WHAT IS REQUIRED: Copy the lines of the listing word for word, from the line containing "When looking at" through the end of the listing.

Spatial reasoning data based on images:
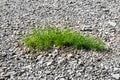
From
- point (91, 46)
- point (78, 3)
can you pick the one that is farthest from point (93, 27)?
point (78, 3)

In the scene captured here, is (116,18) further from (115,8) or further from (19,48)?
(19,48)

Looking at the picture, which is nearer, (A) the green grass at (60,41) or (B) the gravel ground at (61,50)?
(B) the gravel ground at (61,50)

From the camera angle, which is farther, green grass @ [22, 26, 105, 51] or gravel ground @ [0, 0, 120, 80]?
green grass @ [22, 26, 105, 51]

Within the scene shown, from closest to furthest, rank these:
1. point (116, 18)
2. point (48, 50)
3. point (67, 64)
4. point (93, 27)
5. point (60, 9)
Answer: point (67, 64), point (48, 50), point (93, 27), point (116, 18), point (60, 9)

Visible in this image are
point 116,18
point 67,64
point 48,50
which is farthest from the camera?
point 116,18
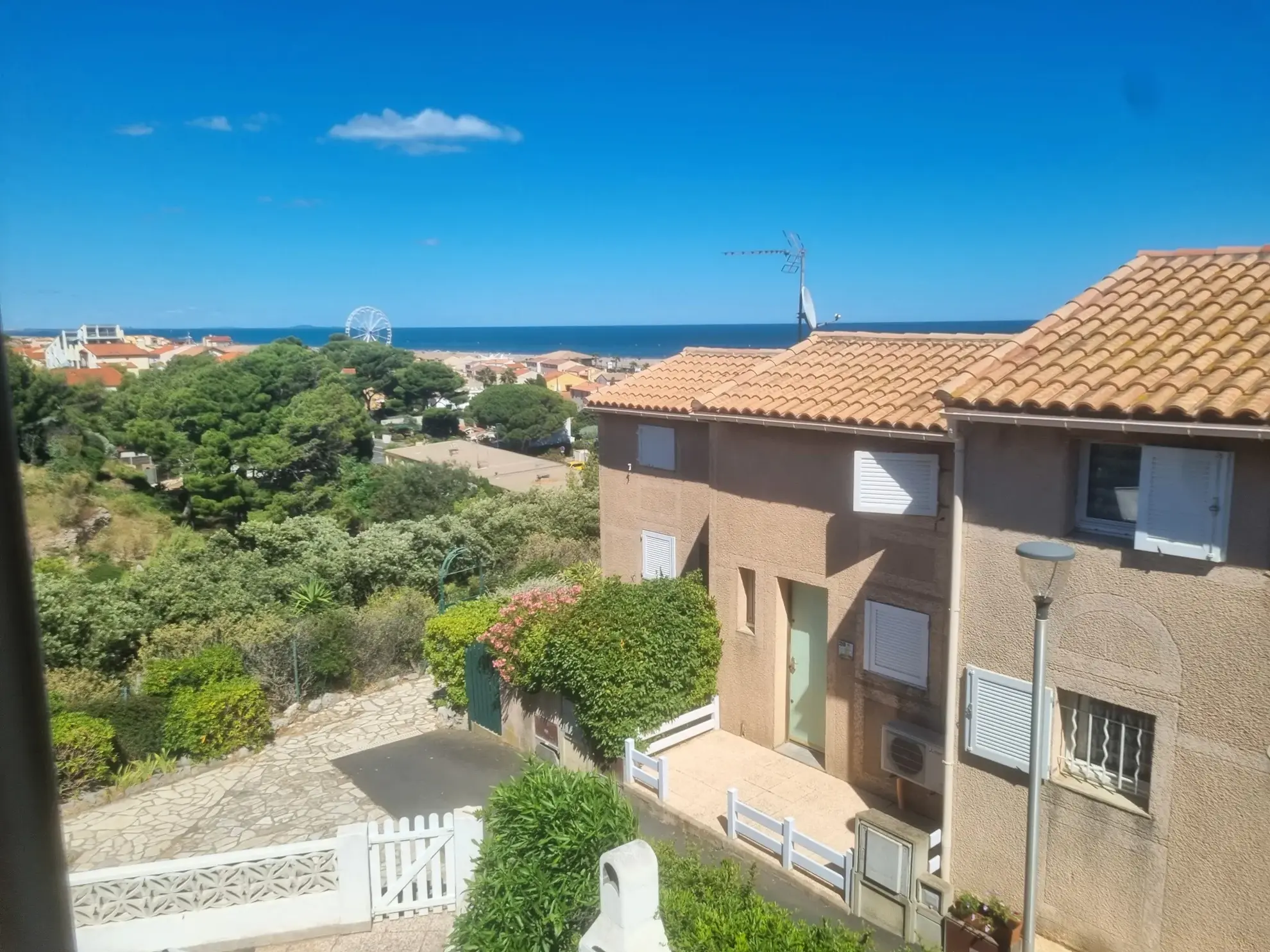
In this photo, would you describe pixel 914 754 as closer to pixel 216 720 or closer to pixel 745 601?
pixel 745 601

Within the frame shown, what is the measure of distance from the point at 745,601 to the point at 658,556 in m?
2.89

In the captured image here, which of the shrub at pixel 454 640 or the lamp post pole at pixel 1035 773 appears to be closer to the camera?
the lamp post pole at pixel 1035 773

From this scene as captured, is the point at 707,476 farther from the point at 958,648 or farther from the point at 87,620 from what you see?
the point at 87,620

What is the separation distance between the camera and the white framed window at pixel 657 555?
1487 cm

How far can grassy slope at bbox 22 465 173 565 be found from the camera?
27906mm

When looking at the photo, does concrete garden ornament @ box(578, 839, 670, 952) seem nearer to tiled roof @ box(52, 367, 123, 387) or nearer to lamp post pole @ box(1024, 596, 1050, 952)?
lamp post pole @ box(1024, 596, 1050, 952)

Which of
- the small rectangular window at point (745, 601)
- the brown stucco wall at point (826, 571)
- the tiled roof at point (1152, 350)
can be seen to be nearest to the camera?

WRITTEN SOLUTION:
When looking at the photo, does concrete garden ornament @ box(578, 839, 670, 952) seem nearer to tiled roof @ box(52, 367, 123, 387) or nearer to lamp post pole @ box(1024, 596, 1050, 952)?
lamp post pole @ box(1024, 596, 1050, 952)

Which of
- the small rectangular window at point (745, 601)
- the brown stucco wall at point (826, 571)
- the tiled roof at point (1152, 350)
can be seen to be nearest to the camera?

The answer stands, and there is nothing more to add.